LinguaStream is a generic platform for Natural Language Processing (NLP), based on incremental enrichment of electronic documents. LinguaStream is developed at the GREYC (French: Groupe de recherche en informatique, image, automatique et instrumentation de Caen) computer science research group (Université de Caen) since 2001. It is available for free for private use and research purposes.

Description
LinguaStream allows complex processing streams to be designed and evaluated, assembling analysis components of various types and levels: part-of-speech, syntax, semantics, discourse or statistical. Each stage of the processing stream discovers and produces new information, on which the subsequent steps can rely. At the end of the stream, several tools allow analysed documents and their annotations to be conveniently visualised.

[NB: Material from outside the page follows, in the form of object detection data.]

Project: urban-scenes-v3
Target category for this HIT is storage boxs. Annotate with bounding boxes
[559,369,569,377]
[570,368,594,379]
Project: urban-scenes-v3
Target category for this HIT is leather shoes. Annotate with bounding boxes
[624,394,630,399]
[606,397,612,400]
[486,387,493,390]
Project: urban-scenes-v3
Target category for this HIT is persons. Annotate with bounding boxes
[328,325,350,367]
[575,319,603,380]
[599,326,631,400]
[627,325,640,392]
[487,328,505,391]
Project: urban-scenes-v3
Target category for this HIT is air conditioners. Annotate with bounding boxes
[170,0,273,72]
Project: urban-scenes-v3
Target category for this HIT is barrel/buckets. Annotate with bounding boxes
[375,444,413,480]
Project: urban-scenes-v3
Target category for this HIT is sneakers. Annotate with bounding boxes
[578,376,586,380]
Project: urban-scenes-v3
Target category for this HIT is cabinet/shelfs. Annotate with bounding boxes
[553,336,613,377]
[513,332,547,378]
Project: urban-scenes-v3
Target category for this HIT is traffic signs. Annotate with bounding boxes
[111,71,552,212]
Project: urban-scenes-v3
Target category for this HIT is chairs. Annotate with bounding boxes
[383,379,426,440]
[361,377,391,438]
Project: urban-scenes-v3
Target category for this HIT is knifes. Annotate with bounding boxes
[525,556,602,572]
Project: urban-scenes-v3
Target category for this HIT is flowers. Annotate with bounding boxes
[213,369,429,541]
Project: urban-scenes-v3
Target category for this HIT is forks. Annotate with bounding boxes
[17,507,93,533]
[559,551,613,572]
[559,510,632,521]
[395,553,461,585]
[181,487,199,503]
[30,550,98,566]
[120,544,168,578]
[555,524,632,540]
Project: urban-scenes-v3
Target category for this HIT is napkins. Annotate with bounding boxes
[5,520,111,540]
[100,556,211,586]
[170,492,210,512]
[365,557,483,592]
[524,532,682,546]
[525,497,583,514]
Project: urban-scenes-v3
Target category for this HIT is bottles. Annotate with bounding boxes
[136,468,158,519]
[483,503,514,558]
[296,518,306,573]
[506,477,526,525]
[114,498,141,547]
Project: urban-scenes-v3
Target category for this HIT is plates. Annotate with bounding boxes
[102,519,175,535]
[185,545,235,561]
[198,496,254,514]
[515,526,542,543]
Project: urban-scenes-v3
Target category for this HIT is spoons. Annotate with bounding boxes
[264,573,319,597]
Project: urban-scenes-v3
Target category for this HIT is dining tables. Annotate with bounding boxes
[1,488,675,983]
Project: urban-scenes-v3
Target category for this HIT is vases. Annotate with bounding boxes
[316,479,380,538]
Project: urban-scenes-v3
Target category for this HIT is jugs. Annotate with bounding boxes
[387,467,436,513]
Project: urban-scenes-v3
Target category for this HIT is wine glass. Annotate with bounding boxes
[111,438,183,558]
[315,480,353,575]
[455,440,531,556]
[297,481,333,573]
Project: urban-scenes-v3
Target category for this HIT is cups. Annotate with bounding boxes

LinguaStream is above all a virtual laboratory targeted to researchers in NLP. It allows for complex experiments on corpora to be realised conveniently, using various types of declarative formalisms, and reducing considerably the development costs. Its uses range from corpora exploration to the development of fully functional automatic analysers. An integrated environment is provided with the platform, where all the steps of the realisation of an experiment can be achieved.

Technology
As a platform, LinguaStream provides an extensive Java API. For example, it can be integrated with Java EE servers to develop web applications based on processing streams. It is also used for teaching, and provides specific modules dedicated to students.

References

 "LinguaStream: An Integrated Environment for Computational Linguistics Experimentation", F. Bilhaut and A. Widlöcher (2006). In Proceedings of the 11th Conference of the European Chapter of the Association of Computational Linguistics (EACL) (Companion Volume), Trento, Italy.
  "Une plate-forme logicielle et une démarche pour la validation de ressources linguistiques sur corpus : application à l'évaluation de la détection automatique de cadres temporels", S. Ferrari, F. Bilhaut, A. Widlöcher, M. Laignelet (2005). In Actes des 4èmes Journées de Linguistique de Corpus, Lorient, France.
 "La plate-forme LinguaStream : un outil d'exploration linguistique sur corpus", A. Widlöcher and F. Bilhaut (2005). In Actes de la 12e Conférence Traitement Automatique du Language Naturel (TALN), Dourdan.
 "La plate-forme LinguaStream", F. Bilhaut and A. Widlöcher (2005). Journée ATALA "Articuler les traitements sur corpus", Paris, France.
 "The LinguaStream Platform", F. Bilhaut (2003). In Proceedings of the 19th Spanish Society for Natural Language Processing Conference (SEPLN), Alcalá de Henares, Spain, 339-340.